_Exercise tasks_
(a) In the post on coffee cups and urban sketching, reproduce the passage from "December 9, 2019" up to and including "they are not!", swapping "connected" for "linked".
(b) List every purpose the post on coffee cups and urban sketching gives for sketching from photos.

_Extract provided_
-.-.-

Coffee cups and urban sketching

December 9, 2019 | 3 Comments

I know that I’m mostly known for 1. my teacup/coffee cup sketches and 2. my urban sketching. People often think that the two are connected. But in fact they are not!

My teacup sketches are done at home (not out on location) and my coffee cup sketches, although done in a public cafe, are simply a morning ritual I go through to get my creative juices pumping. Neither of these are urban sketches.

I’m a big supporter of the Urban Sketchers organisation, and love that the manifesto has defined a clear goal for what it stands for. It defines the distinctives, and these make Urban Sketchers special. The most fundamental part of the USK manifesto is that our work is done on location, but an equally important part is that our sketches tell the story of where we are. So sketches of isolated objects without any context don’t tell a story, and this is why my usual floating coffee cup sketches aren’t actually urban sketches.


The USK Manifesto

  1. We draw on location, indoors or out, capturing what we see from direct observation.
  2. Our drawings tell the story of our surroundings, the places we live and where we travel.
  3. Our drawings are a record of time and place.
  4. We are truthful to the scenes we witness.
  5. We use any kind of media and cherish our individual styles.
  6. We support each other and draw together.
  7. We share our drawings online.
  8. We show the world, one drawing at a time.


Sketching my life

It’s totally okay that my coffee cups are not urban sketches as I do a lot of sketching outside of the definition of urban sketching.

I sketch objects at home and occasionally do sketches from photos as training exercises, to remember past memories, to record future plans or as a way of documenting what I’m reading. I much prefer to sketch on location and to complete my work at the time, but sketching at home is a big part of recording my life. So urban sketching is just one aspect of my work.


Urban sketches in cafes

My morning cafe visits are primarily work sessions not urban sketching outings.


I paint my coffee (as a mental warmup) and then start working (planning in my bullet journal, reviewing handouts or working on my laptop) so I often don’t do anything more in the sketchbook.


If I wanted my cafe visit to be an urban sketching outing I would include some story, some context, to explain where I was. I could draw the coffee cup in the context of what else was on the table, with possibly a few lines to connect the table with other elements in the cafe.


I could also do a separate scene of the cafe – this is what I normally do.

-.-.-

[Saved entries]
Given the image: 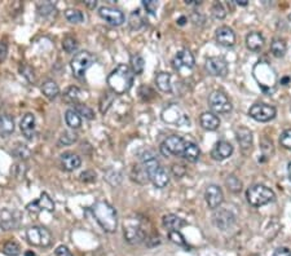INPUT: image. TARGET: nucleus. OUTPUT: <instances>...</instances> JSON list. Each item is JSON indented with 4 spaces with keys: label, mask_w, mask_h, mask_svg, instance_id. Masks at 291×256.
<instances>
[{
    "label": "nucleus",
    "mask_w": 291,
    "mask_h": 256,
    "mask_svg": "<svg viewBox=\"0 0 291 256\" xmlns=\"http://www.w3.org/2000/svg\"><path fill=\"white\" fill-rule=\"evenodd\" d=\"M140 159L141 166L146 171L149 180L153 183V185L158 189L166 188L170 183V173L163 166H161V163L158 162V159L156 158L153 151H144L141 154Z\"/></svg>",
    "instance_id": "obj_1"
},
{
    "label": "nucleus",
    "mask_w": 291,
    "mask_h": 256,
    "mask_svg": "<svg viewBox=\"0 0 291 256\" xmlns=\"http://www.w3.org/2000/svg\"><path fill=\"white\" fill-rule=\"evenodd\" d=\"M133 78H135V74L132 69L126 64H121L109 74L108 86L113 91V93L123 94L132 87Z\"/></svg>",
    "instance_id": "obj_2"
},
{
    "label": "nucleus",
    "mask_w": 291,
    "mask_h": 256,
    "mask_svg": "<svg viewBox=\"0 0 291 256\" xmlns=\"http://www.w3.org/2000/svg\"><path fill=\"white\" fill-rule=\"evenodd\" d=\"M92 213L106 233H114L118 229V213L106 201H99L94 203L92 206Z\"/></svg>",
    "instance_id": "obj_3"
},
{
    "label": "nucleus",
    "mask_w": 291,
    "mask_h": 256,
    "mask_svg": "<svg viewBox=\"0 0 291 256\" xmlns=\"http://www.w3.org/2000/svg\"><path fill=\"white\" fill-rule=\"evenodd\" d=\"M246 198L247 202L253 207H262V206L268 205L273 202L276 198L275 191L268 186L262 185V184H256V185L250 186L246 191Z\"/></svg>",
    "instance_id": "obj_4"
},
{
    "label": "nucleus",
    "mask_w": 291,
    "mask_h": 256,
    "mask_svg": "<svg viewBox=\"0 0 291 256\" xmlns=\"http://www.w3.org/2000/svg\"><path fill=\"white\" fill-rule=\"evenodd\" d=\"M94 60L96 58L93 57V54L87 51L76 53L70 62L71 70H73L74 75H75L76 78H83L86 71L93 65Z\"/></svg>",
    "instance_id": "obj_5"
},
{
    "label": "nucleus",
    "mask_w": 291,
    "mask_h": 256,
    "mask_svg": "<svg viewBox=\"0 0 291 256\" xmlns=\"http://www.w3.org/2000/svg\"><path fill=\"white\" fill-rule=\"evenodd\" d=\"M208 106L216 114H228L232 111L233 105L224 92L214 91L208 96Z\"/></svg>",
    "instance_id": "obj_6"
},
{
    "label": "nucleus",
    "mask_w": 291,
    "mask_h": 256,
    "mask_svg": "<svg viewBox=\"0 0 291 256\" xmlns=\"http://www.w3.org/2000/svg\"><path fill=\"white\" fill-rule=\"evenodd\" d=\"M185 146L186 140H184L183 137H180V136H170L161 144L159 149H161V153L165 156H183L184 151H185Z\"/></svg>",
    "instance_id": "obj_7"
},
{
    "label": "nucleus",
    "mask_w": 291,
    "mask_h": 256,
    "mask_svg": "<svg viewBox=\"0 0 291 256\" xmlns=\"http://www.w3.org/2000/svg\"><path fill=\"white\" fill-rule=\"evenodd\" d=\"M26 238L30 245L38 247H47L52 243V234L43 227H31L27 229Z\"/></svg>",
    "instance_id": "obj_8"
},
{
    "label": "nucleus",
    "mask_w": 291,
    "mask_h": 256,
    "mask_svg": "<svg viewBox=\"0 0 291 256\" xmlns=\"http://www.w3.org/2000/svg\"><path fill=\"white\" fill-rule=\"evenodd\" d=\"M212 224L219 230L225 232V230H229L235 227L236 216L232 211L219 208L212 213Z\"/></svg>",
    "instance_id": "obj_9"
},
{
    "label": "nucleus",
    "mask_w": 291,
    "mask_h": 256,
    "mask_svg": "<svg viewBox=\"0 0 291 256\" xmlns=\"http://www.w3.org/2000/svg\"><path fill=\"white\" fill-rule=\"evenodd\" d=\"M276 114H277V110L275 106L268 105V104H255L248 110V115L251 118L255 119L256 122H262V123L272 121Z\"/></svg>",
    "instance_id": "obj_10"
},
{
    "label": "nucleus",
    "mask_w": 291,
    "mask_h": 256,
    "mask_svg": "<svg viewBox=\"0 0 291 256\" xmlns=\"http://www.w3.org/2000/svg\"><path fill=\"white\" fill-rule=\"evenodd\" d=\"M162 119L168 124L185 126L189 124V116L178 105H170L162 111Z\"/></svg>",
    "instance_id": "obj_11"
},
{
    "label": "nucleus",
    "mask_w": 291,
    "mask_h": 256,
    "mask_svg": "<svg viewBox=\"0 0 291 256\" xmlns=\"http://www.w3.org/2000/svg\"><path fill=\"white\" fill-rule=\"evenodd\" d=\"M194 64H196V60L189 49H181L172 58L173 69L178 71L191 70L194 68Z\"/></svg>",
    "instance_id": "obj_12"
},
{
    "label": "nucleus",
    "mask_w": 291,
    "mask_h": 256,
    "mask_svg": "<svg viewBox=\"0 0 291 256\" xmlns=\"http://www.w3.org/2000/svg\"><path fill=\"white\" fill-rule=\"evenodd\" d=\"M205 66L207 73L212 76H225L228 74V62L223 57H208Z\"/></svg>",
    "instance_id": "obj_13"
},
{
    "label": "nucleus",
    "mask_w": 291,
    "mask_h": 256,
    "mask_svg": "<svg viewBox=\"0 0 291 256\" xmlns=\"http://www.w3.org/2000/svg\"><path fill=\"white\" fill-rule=\"evenodd\" d=\"M123 234H124V240H126L128 243H131V245H139V243L144 242L146 238L145 232L141 229L140 225H136V224L124 223Z\"/></svg>",
    "instance_id": "obj_14"
},
{
    "label": "nucleus",
    "mask_w": 291,
    "mask_h": 256,
    "mask_svg": "<svg viewBox=\"0 0 291 256\" xmlns=\"http://www.w3.org/2000/svg\"><path fill=\"white\" fill-rule=\"evenodd\" d=\"M205 200L207 203L208 208L211 210H218L224 202V193L220 186L218 185H208L205 191Z\"/></svg>",
    "instance_id": "obj_15"
},
{
    "label": "nucleus",
    "mask_w": 291,
    "mask_h": 256,
    "mask_svg": "<svg viewBox=\"0 0 291 256\" xmlns=\"http://www.w3.org/2000/svg\"><path fill=\"white\" fill-rule=\"evenodd\" d=\"M99 16L108 22L111 26H121L124 22V14L119 9L113 8V7H101L99 9Z\"/></svg>",
    "instance_id": "obj_16"
},
{
    "label": "nucleus",
    "mask_w": 291,
    "mask_h": 256,
    "mask_svg": "<svg viewBox=\"0 0 291 256\" xmlns=\"http://www.w3.org/2000/svg\"><path fill=\"white\" fill-rule=\"evenodd\" d=\"M21 224V216L14 210H3L0 212V227L4 230L17 229Z\"/></svg>",
    "instance_id": "obj_17"
},
{
    "label": "nucleus",
    "mask_w": 291,
    "mask_h": 256,
    "mask_svg": "<svg viewBox=\"0 0 291 256\" xmlns=\"http://www.w3.org/2000/svg\"><path fill=\"white\" fill-rule=\"evenodd\" d=\"M26 208L29 212H32V213H38L43 210L52 212V211H54V203H53V201L49 198V195L47 194V193H43L39 200L29 203Z\"/></svg>",
    "instance_id": "obj_18"
},
{
    "label": "nucleus",
    "mask_w": 291,
    "mask_h": 256,
    "mask_svg": "<svg viewBox=\"0 0 291 256\" xmlns=\"http://www.w3.org/2000/svg\"><path fill=\"white\" fill-rule=\"evenodd\" d=\"M216 42L226 48L233 47L236 44L235 31L229 26H220L216 30Z\"/></svg>",
    "instance_id": "obj_19"
},
{
    "label": "nucleus",
    "mask_w": 291,
    "mask_h": 256,
    "mask_svg": "<svg viewBox=\"0 0 291 256\" xmlns=\"http://www.w3.org/2000/svg\"><path fill=\"white\" fill-rule=\"evenodd\" d=\"M20 130H21L25 139L31 140L35 136V116L32 115L31 113L25 114L24 118L20 122Z\"/></svg>",
    "instance_id": "obj_20"
},
{
    "label": "nucleus",
    "mask_w": 291,
    "mask_h": 256,
    "mask_svg": "<svg viewBox=\"0 0 291 256\" xmlns=\"http://www.w3.org/2000/svg\"><path fill=\"white\" fill-rule=\"evenodd\" d=\"M233 154V146L228 141H219L215 144L214 149L211 150V156L215 161H224V159L229 158Z\"/></svg>",
    "instance_id": "obj_21"
},
{
    "label": "nucleus",
    "mask_w": 291,
    "mask_h": 256,
    "mask_svg": "<svg viewBox=\"0 0 291 256\" xmlns=\"http://www.w3.org/2000/svg\"><path fill=\"white\" fill-rule=\"evenodd\" d=\"M236 137H237L238 144H240L241 149H242L245 153L247 151H251V148H253V132H251L248 128L246 127H240L236 130Z\"/></svg>",
    "instance_id": "obj_22"
},
{
    "label": "nucleus",
    "mask_w": 291,
    "mask_h": 256,
    "mask_svg": "<svg viewBox=\"0 0 291 256\" xmlns=\"http://www.w3.org/2000/svg\"><path fill=\"white\" fill-rule=\"evenodd\" d=\"M60 163H61L62 170L71 172V171L81 167L82 161H81V156L76 155V154L64 153L61 156H60Z\"/></svg>",
    "instance_id": "obj_23"
},
{
    "label": "nucleus",
    "mask_w": 291,
    "mask_h": 256,
    "mask_svg": "<svg viewBox=\"0 0 291 256\" xmlns=\"http://www.w3.org/2000/svg\"><path fill=\"white\" fill-rule=\"evenodd\" d=\"M14 132V119L9 114H0V137H9Z\"/></svg>",
    "instance_id": "obj_24"
},
{
    "label": "nucleus",
    "mask_w": 291,
    "mask_h": 256,
    "mask_svg": "<svg viewBox=\"0 0 291 256\" xmlns=\"http://www.w3.org/2000/svg\"><path fill=\"white\" fill-rule=\"evenodd\" d=\"M264 36L262 35V33H259V31H251L246 36V46L253 52L260 51L263 48V46H264Z\"/></svg>",
    "instance_id": "obj_25"
},
{
    "label": "nucleus",
    "mask_w": 291,
    "mask_h": 256,
    "mask_svg": "<svg viewBox=\"0 0 291 256\" xmlns=\"http://www.w3.org/2000/svg\"><path fill=\"white\" fill-rule=\"evenodd\" d=\"M200 123L202 126V128H205L206 131H216L220 126V119L218 115H215L214 113H202L200 116Z\"/></svg>",
    "instance_id": "obj_26"
},
{
    "label": "nucleus",
    "mask_w": 291,
    "mask_h": 256,
    "mask_svg": "<svg viewBox=\"0 0 291 256\" xmlns=\"http://www.w3.org/2000/svg\"><path fill=\"white\" fill-rule=\"evenodd\" d=\"M162 224L166 229H168V232L171 230H179L185 225V220L181 218H179L178 215H173V213H168V215L163 216L162 219Z\"/></svg>",
    "instance_id": "obj_27"
},
{
    "label": "nucleus",
    "mask_w": 291,
    "mask_h": 256,
    "mask_svg": "<svg viewBox=\"0 0 291 256\" xmlns=\"http://www.w3.org/2000/svg\"><path fill=\"white\" fill-rule=\"evenodd\" d=\"M42 92H43V94L47 99L53 100V99H56L60 94V87L56 82L48 79V81H46L42 84Z\"/></svg>",
    "instance_id": "obj_28"
},
{
    "label": "nucleus",
    "mask_w": 291,
    "mask_h": 256,
    "mask_svg": "<svg viewBox=\"0 0 291 256\" xmlns=\"http://www.w3.org/2000/svg\"><path fill=\"white\" fill-rule=\"evenodd\" d=\"M171 74L168 73H159L158 75L156 76V84L158 87L159 91L162 92H168L172 91V83H171Z\"/></svg>",
    "instance_id": "obj_29"
},
{
    "label": "nucleus",
    "mask_w": 291,
    "mask_h": 256,
    "mask_svg": "<svg viewBox=\"0 0 291 256\" xmlns=\"http://www.w3.org/2000/svg\"><path fill=\"white\" fill-rule=\"evenodd\" d=\"M200 148H198L196 144L191 143V141H186L185 151H184L183 158H185L188 162L196 163L198 161V158H200Z\"/></svg>",
    "instance_id": "obj_30"
},
{
    "label": "nucleus",
    "mask_w": 291,
    "mask_h": 256,
    "mask_svg": "<svg viewBox=\"0 0 291 256\" xmlns=\"http://www.w3.org/2000/svg\"><path fill=\"white\" fill-rule=\"evenodd\" d=\"M286 49H287V46H286V42L281 38H275L270 43V52L275 57L277 58H281V57L285 56Z\"/></svg>",
    "instance_id": "obj_31"
},
{
    "label": "nucleus",
    "mask_w": 291,
    "mask_h": 256,
    "mask_svg": "<svg viewBox=\"0 0 291 256\" xmlns=\"http://www.w3.org/2000/svg\"><path fill=\"white\" fill-rule=\"evenodd\" d=\"M65 121H66V124H68L70 128H74V130H76V128H79V127L82 126L81 115H79L74 109L66 110V113H65Z\"/></svg>",
    "instance_id": "obj_32"
},
{
    "label": "nucleus",
    "mask_w": 291,
    "mask_h": 256,
    "mask_svg": "<svg viewBox=\"0 0 291 256\" xmlns=\"http://www.w3.org/2000/svg\"><path fill=\"white\" fill-rule=\"evenodd\" d=\"M144 68H145V61H144L143 57L140 54H133L131 57V69H132L133 74L140 75L144 71Z\"/></svg>",
    "instance_id": "obj_33"
},
{
    "label": "nucleus",
    "mask_w": 291,
    "mask_h": 256,
    "mask_svg": "<svg viewBox=\"0 0 291 256\" xmlns=\"http://www.w3.org/2000/svg\"><path fill=\"white\" fill-rule=\"evenodd\" d=\"M65 18L68 19L69 22H71V24H81V22L84 21L83 13L78 9L73 8H69L65 11Z\"/></svg>",
    "instance_id": "obj_34"
},
{
    "label": "nucleus",
    "mask_w": 291,
    "mask_h": 256,
    "mask_svg": "<svg viewBox=\"0 0 291 256\" xmlns=\"http://www.w3.org/2000/svg\"><path fill=\"white\" fill-rule=\"evenodd\" d=\"M3 253H6V255L8 256H18L20 253H21V247H20V245L17 242H14V241H8V242L4 243L3 246Z\"/></svg>",
    "instance_id": "obj_35"
},
{
    "label": "nucleus",
    "mask_w": 291,
    "mask_h": 256,
    "mask_svg": "<svg viewBox=\"0 0 291 256\" xmlns=\"http://www.w3.org/2000/svg\"><path fill=\"white\" fill-rule=\"evenodd\" d=\"M225 185L228 186V189H229L230 191H233V193H238V191H241V189H242V183H241L240 179L236 178L235 175H229L225 179Z\"/></svg>",
    "instance_id": "obj_36"
},
{
    "label": "nucleus",
    "mask_w": 291,
    "mask_h": 256,
    "mask_svg": "<svg viewBox=\"0 0 291 256\" xmlns=\"http://www.w3.org/2000/svg\"><path fill=\"white\" fill-rule=\"evenodd\" d=\"M128 21H129V27H131L132 30H139L144 25L143 17H141L140 12L139 11L132 12V13L129 14Z\"/></svg>",
    "instance_id": "obj_37"
},
{
    "label": "nucleus",
    "mask_w": 291,
    "mask_h": 256,
    "mask_svg": "<svg viewBox=\"0 0 291 256\" xmlns=\"http://www.w3.org/2000/svg\"><path fill=\"white\" fill-rule=\"evenodd\" d=\"M78 140V135L75 132H71V131H65L64 133L60 137L59 144L60 145H71L75 141Z\"/></svg>",
    "instance_id": "obj_38"
},
{
    "label": "nucleus",
    "mask_w": 291,
    "mask_h": 256,
    "mask_svg": "<svg viewBox=\"0 0 291 256\" xmlns=\"http://www.w3.org/2000/svg\"><path fill=\"white\" fill-rule=\"evenodd\" d=\"M62 48L65 49L66 53H74V52L78 49V43H76L75 39L71 38V36H66V38L64 39V42H62Z\"/></svg>",
    "instance_id": "obj_39"
},
{
    "label": "nucleus",
    "mask_w": 291,
    "mask_h": 256,
    "mask_svg": "<svg viewBox=\"0 0 291 256\" xmlns=\"http://www.w3.org/2000/svg\"><path fill=\"white\" fill-rule=\"evenodd\" d=\"M114 101V94H110V93H105L101 97L100 100V111L103 114H105L106 111L109 110V108L111 106V104H113Z\"/></svg>",
    "instance_id": "obj_40"
},
{
    "label": "nucleus",
    "mask_w": 291,
    "mask_h": 256,
    "mask_svg": "<svg viewBox=\"0 0 291 256\" xmlns=\"http://www.w3.org/2000/svg\"><path fill=\"white\" fill-rule=\"evenodd\" d=\"M260 149H262L263 154H264V156H267V158H269V156H272L273 154H275V148H273L272 141L268 140V139H263V140L260 141Z\"/></svg>",
    "instance_id": "obj_41"
},
{
    "label": "nucleus",
    "mask_w": 291,
    "mask_h": 256,
    "mask_svg": "<svg viewBox=\"0 0 291 256\" xmlns=\"http://www.w3.org/2000/svg\"><path fill=\"white\" fill-rule=\"evenodd\" d=\"M211 13H212L214 18L216 19H224L226 17V9L221 3H215L211 8Z\"/></svg>",
    "instance_id": "obj_42"
},
{
    "label": "nucleus",
    "mask_w": 291,
    "mask_h": 256,
    "mask_svg": "<svg viewBox=\"0 0 291 256\" xmlns=\"http://www.w3.org/2000/svg\"><path fill=\"white\" fill-rule=\"evenodd\" d=\"M168 237H170V240L172 241L173 243H176L178 246H184V247H186L185 238H184V235L181 234L179 230H171V232H168Z\"/></svg>",
    "instance_id": "obj_43"
},
{
    "label": "nucleus",
    "mask_w": 291,
    "mask_h": 256,
    "mask_svg": "<svg viewBox=\"0 0 291 256\" xmlns=\"http://www.w3.org/2000/svg\"><path fill=\"white\" fill-rule=\"evenodd\" d=\"M75 111L79 114V115H83L84 118H87V119H93V116H94L92 109H89L87 105H83V104H76Z\"/></svg>",
    "instance_id": "obj_44"
},
{
    "label": "nucleus",
    "mask_w": 291,
    "mask_h": 256,
    "mask_svg": "<svg viewBox=\"0 0 291 256\" xmlns=\"http://www.w3.org/2000/svg\"><path fill=\"white\" fill-rule=\"evenodd\" d=\"M280 144L287 150H291V128L285 130L280 136Z\"/></svg>",
    "instance_id": "obj_45"
},
{
    "label": "nucleus",
    "mask_w": 291,
    "mask_h": 256,
    "mask_svg": "<svg viewBox=\"0 0 291 256\" xmlns=\"http://www.w3.org/2000/svg\"><path fill=\"white\" fill-rule=\"evenodd\" d=\"M81 94H82V91L78 88V87H70V88L68 89V92H66V97H68V100H71V101H78L79 99H81Z\"/></svg>",
    "instance_id": "obj_46"
},
{
    "label": "nucleus",
    "mask_w": 291,
    "mask_h": 256,
    "mask_svg": "<svg viewBox=\"0 0 291 256\" xmlns=\"http://www.w3.org/2000/svg\"><path fill=\"white\" fill-rule=\"evenodd\" d=\"M143 6L145 7L146 12H148L149 14H154L157 8H158V2H156V0H144Z\"/></svg>",
    "instance_id": "obj_47"
},
{
    "label": "nucleus",
    "mask_w": 291,
    "mask_h": 256,
    "mask_svg": "<svg viewBox=\"0 0 291 256\" xmlns=\"http://www.w3.org/2000/svg\"><path fill=\"white\" fill-rule=\"evenodd\" d=\"M8 53V43L6 41H0V64L6 61Z\"/></svg>",
    "instance_id": "obj_48"
},
{
    "label": "nucleus",
    "mask_w": 291,
    "mask_h": 256,
    "mask_svg": "<svg viewBox=\"0 0 291 256\" xmlns=\"http://www.w3.org/2000/svg\"><path fill=\"white\" fill-rule=\"evenodd\" d=\"M172 173L176 176V178L180 179V178H183V176L186 173V168L184 167L183 165H173L172 166Z\"/></svg>",
    "instance_id": "obj_49"
},
{
    "label": "nucleus",
    "mask_w": 291,
    "mask_h": 256,
    "mask_svg": "<svg viewBox=\"0 0 291 256\" xmlns=\"http://www.w3.org/2000/svg\"><path fill=\"white\" fill-rule=\"evenodd\" d=\"M21 73H22V75L26 76L27 81H29V82H34V81H35V75H34V70H32L31 68H29V66H25L24 69L21 68Z\"/></svg>",
    "instance_id": "obj_50"
},
{
    "label": "nucleus",
    "mask_w": 291,
    "mask_h": 256,
    "mask_svg": "<svg viewBox=\"0 0 291 256\" xmlns=\"http://www.w3.org/2000/svg\"><path fill=\"white\" fill-rule=\"evenodd\" d=\"M56 256H73V253L66 246L61 245L56 248Z\"/></svg>",
    "instance_id": "obj_51"
},
{
    "label": "nucleus",
    "mask_w": 291,
    "mask_h": 256,
    "mask_svg": "<svg viewBox=\"0 0 291 256\" xmlns=\"http://www.w3.org/2000/svg\"><path fill=\"white\" fill-rule=\"evenodd\" d=\"M273 256H291V251L286 247H280L273 252Z\"/></svg>",
    "instance_id": "obj_52"
},
{
    "label": "nucleus",
    "mask_w": 291,
    "mask_h": 256,
    "mask_svg": "<svg viewBox=\"0 0 291 256\" xmlns=\"http://www.w3.org/2000/svg\"><path fill=\"white\" fill-rule=\"evenodd\" d=\"M24 151H25V153H27L29 150H27L26 146H25V145H20L18 148H17V150H14V154H16L18 158H26V156L24 155Z\"/></svg>",
    "instance_id": "obj_53"
},
{
    "label": "nucleus",
    "mask_w": 291,
    "mask_h": 256,
    "mask_svg": "<svg viewBox=\"0 0 291 256\" xmlns=\"http://www.w3.org/2000/svg\"><path fill=\"white\" fill-rule=\"evenodd\" d=\"M84 4H86L87 7H89V8L93 9V8H96L97 2H96V0H94V2H93V0H87V2H84Z\"/></svg>",
    "instance_id": "obj_54"
},
{
    "label": "nucleus",
    "mask_w": 291,
    "mask_h": 256,
    "mask_svg": "<svg viewBox=\"0 0 291 256\" xmlns=\"http://www.w3.org/2000/svg\"><path fill=\"white\" fill-rule=\"evenodd\" d=\"M186 6H200L201 2H197V0H185Z\"/></svg>",
    "instance_id": "obj_55"
},
{
    "label": "nucleus",
    "mask_w": 291,
    "mask_h": 256,
    "mask_svg": "<svg viewBox=\"0 0 291 256\" xmlns=\"http://www.w3.org/2000/svg\"><path fill=\"white\" fill-rule=\"evenodd\" d=\"M236 4H238V6H242V7H246L248 4L247 0H236Z\"/></svg>",
    "instance_id": "obj_56"
},
{
    "label": "nucleus",
    "mask_w": 291,
    "mask_h": 256,
    "mask_svg": "<svg viewBox=\"0 0 291 256\" xmlns=\"http://www.w3.org/2000/svg\"><path fill=\"white\" fill-rule=\"evenodd\" d=\"M287 172H288V179H290V181H291V162H290V163H288Z\"/></svg>",
    "instance_id": "obj_57"
},
{
    "label": "nucleus",
    "mask_w": 291,
    "mask_h": 256,
    "mask_svg": "<svg viewBox=\"0 0 291 256\" xmlns=\"http://www.w3.org/2000/svg\"><path fill=\"white\" fill-rule=\"evenodd\" d=\"M185 21H186L185 17H181V18L179 19V25H184V24H185Z\"/></svg>",
    "instance_id": "obj_58"
},
{
    "label": "nucleus",
    "mask_w": 291,
    "mask_h": 256,
    "mask_svg": "<svg viewBox=\"0 0 291 256\" xmlns=\"http://www.w3.org/2000/svg\"><path fill=\"white\" fill-rule=\"evenodd\" d=\"M25 256H35V253L31 252V251H27V252L25 253Z\"/></svg>",
    "instance_id": "obj_59"
},
{
    "label": "nucleus",
    "mask_w": 291,
    "mask_h": 256,
    "mask_svg": "<svg viewBox=\"0 0 291 256\" xmlns=\"http://www.w3.org/2000/svg\"><path fill=\"white\" fill-rule=\"evenodd\" d=\"M288 81H290V79H288V78H285V79H283L282 82H281V83H287Z\"/></svg>",
    "instance_id": "obj_60"
},
{
    "label": "nucleus",
    "mask_w": 291,
    "mask_h": 256,
    "mask_svg": "<svg viewBox=\"0 0 291 256\" xmlns=\"http://www.w3.org/2000/svg\"><path fill=\"white\" fill-rule=\"evenodd\" d=\"M288 19H290V21H291V13L288 14Z\"/></svg>",
    "instance_id": "obj_61"
}]
</instances>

-.-.-

_Answers_
(a)
December 9, 2019 | 3 Comments

I know that I’m mostly known for 1. my teacup/coffee cup sketches and 2. my urban sketching. People often think that the two are linked. But in fact they are not!

(b)
- As training exercises
- To remember past memories
- To record future plans
- As a way of documenting what the writer is reading